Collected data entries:
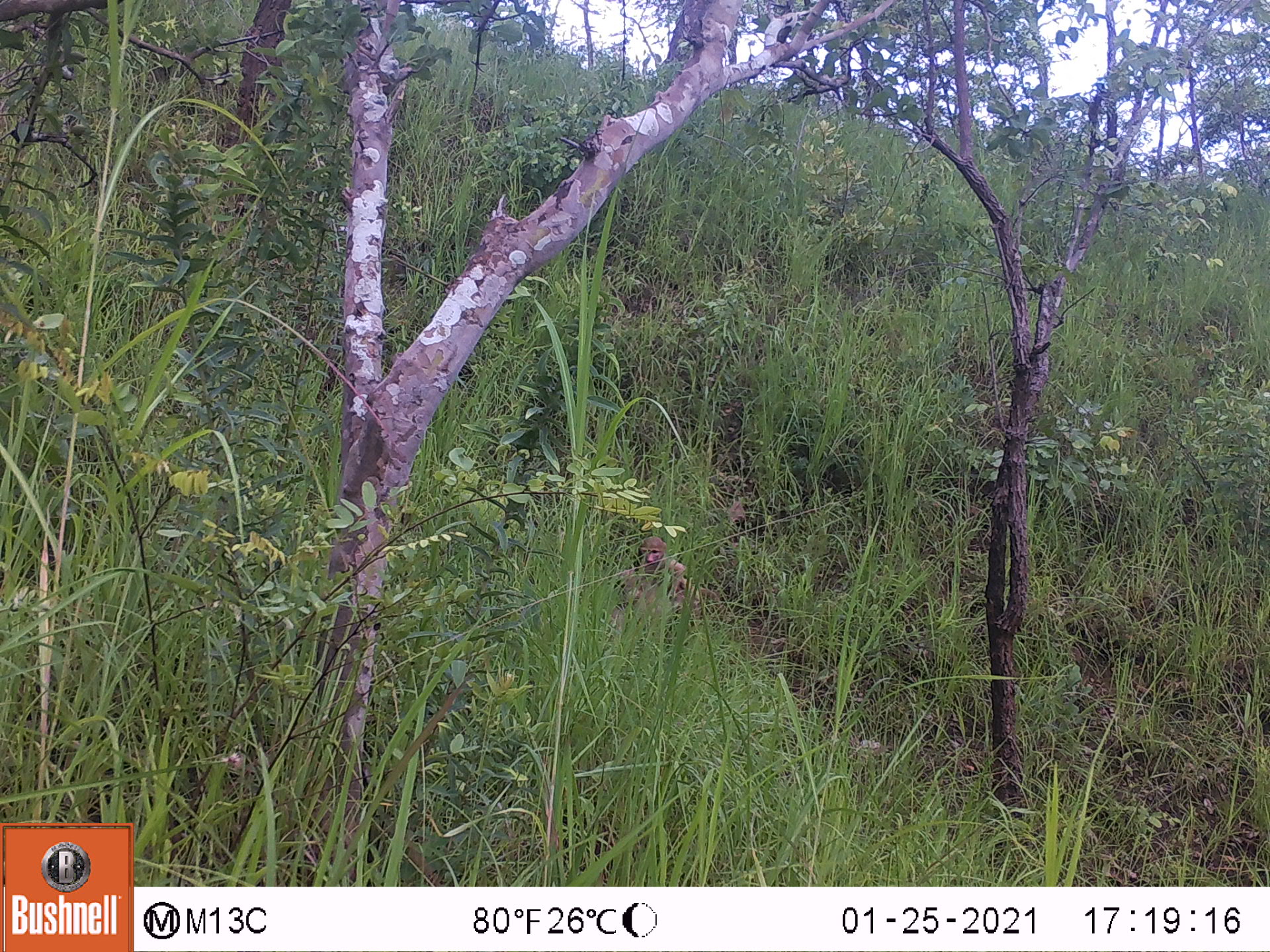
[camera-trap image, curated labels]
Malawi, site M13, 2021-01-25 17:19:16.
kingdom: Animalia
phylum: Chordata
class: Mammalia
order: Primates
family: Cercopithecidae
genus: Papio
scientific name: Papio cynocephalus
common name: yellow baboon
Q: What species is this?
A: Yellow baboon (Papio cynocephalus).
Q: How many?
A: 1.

...

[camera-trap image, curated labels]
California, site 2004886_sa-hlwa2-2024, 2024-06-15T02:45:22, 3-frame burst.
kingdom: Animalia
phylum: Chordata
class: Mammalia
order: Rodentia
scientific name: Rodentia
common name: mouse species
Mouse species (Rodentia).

** Action item **
From the records above, copy each line in which the string "site" occurs.

** Exercise answer **
Malawi, site M13, 2021-01-25 17:19:16.
California, site 2004886_sa-hlwa2-2024, 2024-06-15T02:45:22, 3-frame burst.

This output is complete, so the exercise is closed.